Gelateria Nico on the Zattere
The only downside of a luxurious lunch was I had no interest in dinner. Instead, that evening I took a walk to Campo Santa Margherita, site of our favorite dive bar during my college days. It had changed names and was populated only by two sullen old men, so I kept walking towards a light at the south end of the square. The shining beacon was a lively bookstore, Libreria Marco Polo. There was a small English-language section and it seemed the right time to make a start on the Ferrante Neapolitan quartet. I bought My Brilliant Friend and a turquoise library bag bearing the shop’s name in red. On my way home I stopped in Cantine del Vino già Schiavi again for a glass of red wine.
I had saved a visit to Peggy Guggenheim’s small but perfect collection of twentieth-century art for my final morning in Venice. The house where I had lived during college was next door to the museum, and I had visited weekly on the evening it was free to students. By the time I left, I had memorized the walls. It was, then, a relief to find the first room hung exactly as I remember it with my favorite, Magritte’s Empire of Light, retaining pride of place on the back wall. I have always been a sucker for his literal surrealism—it appeals to my left brain—and I had it all to myself in the opening minutes of the gallery.
Next I lingered on a couch with Jackson Pollock and hunted down the Joseph Cornell Wunderkammer that had moved from its former location in the hall. When I finally found it I also found something new: a Max Ernst collage with an inscription explaining it was about the Postman Cheval, a French postman who built a Palais Idéal from found materials in his spare time over the course of 33 years.

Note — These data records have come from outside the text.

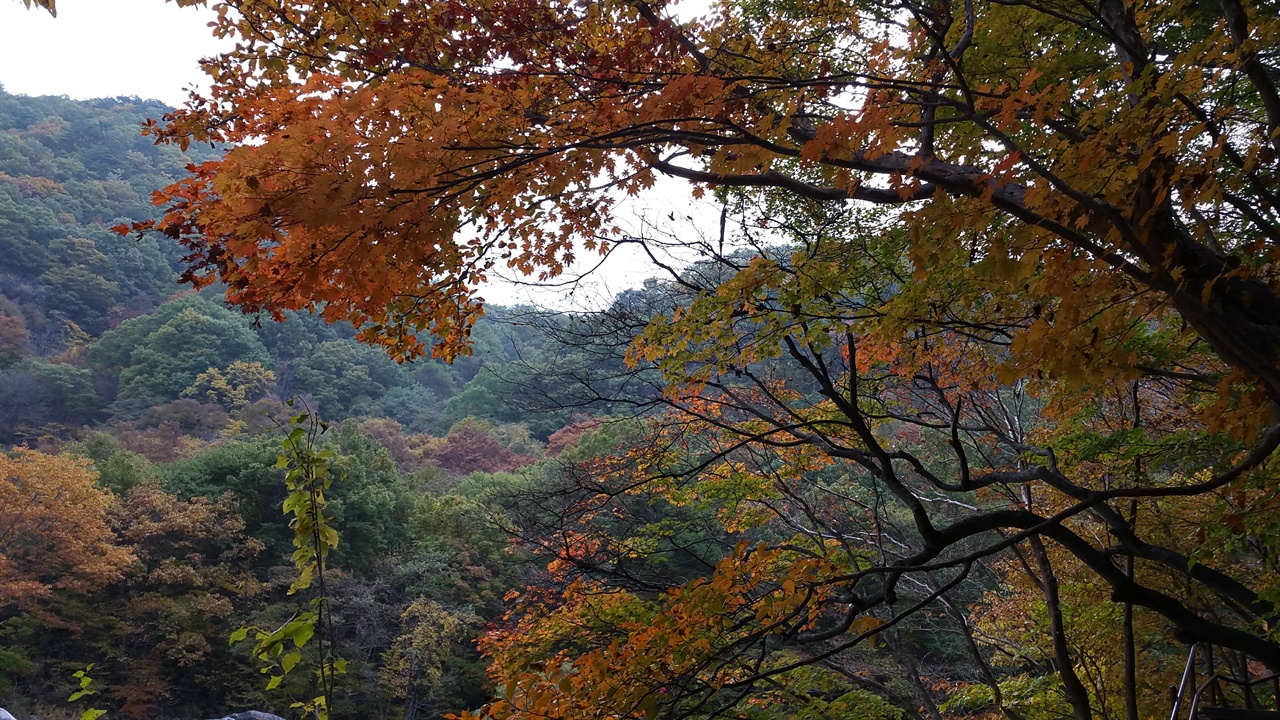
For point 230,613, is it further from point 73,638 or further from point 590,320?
point 590,320

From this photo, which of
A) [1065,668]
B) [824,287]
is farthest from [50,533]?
[1065,668]

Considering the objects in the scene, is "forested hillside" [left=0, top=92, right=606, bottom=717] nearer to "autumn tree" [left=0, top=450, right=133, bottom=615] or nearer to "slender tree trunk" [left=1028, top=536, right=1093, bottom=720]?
"autumn tree" [left=0, top=450, right=133, bottom=615]

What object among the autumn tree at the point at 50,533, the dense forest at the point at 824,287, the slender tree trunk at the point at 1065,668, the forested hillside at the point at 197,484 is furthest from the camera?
the forested hillside at the point at 197,484

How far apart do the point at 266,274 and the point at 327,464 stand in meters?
0.65

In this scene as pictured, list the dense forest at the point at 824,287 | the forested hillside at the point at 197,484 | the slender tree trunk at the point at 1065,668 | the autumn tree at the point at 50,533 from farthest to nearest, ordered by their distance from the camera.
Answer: the forested hillside at the point at 197,484
the autumn tree at the point at 50,533
the slender tree trunk at the point at 1065,668
the dense forest at the point at 824,287

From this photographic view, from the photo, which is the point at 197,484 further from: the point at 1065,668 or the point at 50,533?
the point at 1065,668

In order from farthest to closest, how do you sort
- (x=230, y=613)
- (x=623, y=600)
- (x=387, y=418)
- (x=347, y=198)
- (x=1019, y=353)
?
(x=387, y=418) → (x=230, y=613) → (x=623, y=600) → (x=1019, y=353) → (x=347, y=198)

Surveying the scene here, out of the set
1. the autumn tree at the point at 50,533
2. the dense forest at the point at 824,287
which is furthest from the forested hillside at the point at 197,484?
the dense forest at the point at 824,287

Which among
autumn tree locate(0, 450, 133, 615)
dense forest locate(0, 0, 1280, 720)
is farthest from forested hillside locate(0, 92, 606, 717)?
dense forest locate(0, 0, 1280, 720)

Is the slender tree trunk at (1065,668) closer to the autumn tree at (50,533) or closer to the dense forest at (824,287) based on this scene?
the dense forest at (824,287)

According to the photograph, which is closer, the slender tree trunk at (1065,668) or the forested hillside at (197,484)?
the slender tree trunk at (1065,668)

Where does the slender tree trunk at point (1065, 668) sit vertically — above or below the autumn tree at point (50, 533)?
below

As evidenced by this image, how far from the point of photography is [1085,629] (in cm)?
523

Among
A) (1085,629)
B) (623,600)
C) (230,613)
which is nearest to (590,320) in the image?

I had never heard of Cheval and was intrigued. As with Morris and Fortuny, this was a new piece of silk in my cultural web: a thread to follow beyond Venice—perhaps to the palace in Hauterives one day—but one that will forever be, in my head, connected to this city.
Although the weather didn’t call for it, I ordered a Campari spritz in the museum café, along with a timbale of vegetables from the nearby island of Saint Erasmus. It was only 11:00AM, but I wanted a last meal in Venice before heading back to the hotel and then the water taxi awaiting me next to the Accademia Bridge.
Leaving in style
This mode of transport isn’t cheap—it costs €100 more than the Alilaguna boat—but it is an instant mood booster. It’s also a threefer: you get a ride along the Grand Canal, then alongside gondolas through an interior canal that cuts across the ankle of Venice, and finally across the lagoon to the airport at full bore. It also saves an hour on the Alilaguna, so I looked at it as buying an extra hour on my last day. It still felt like I was leaving too soon, but, as the saying goes, best to leave the party while you’re still having fun.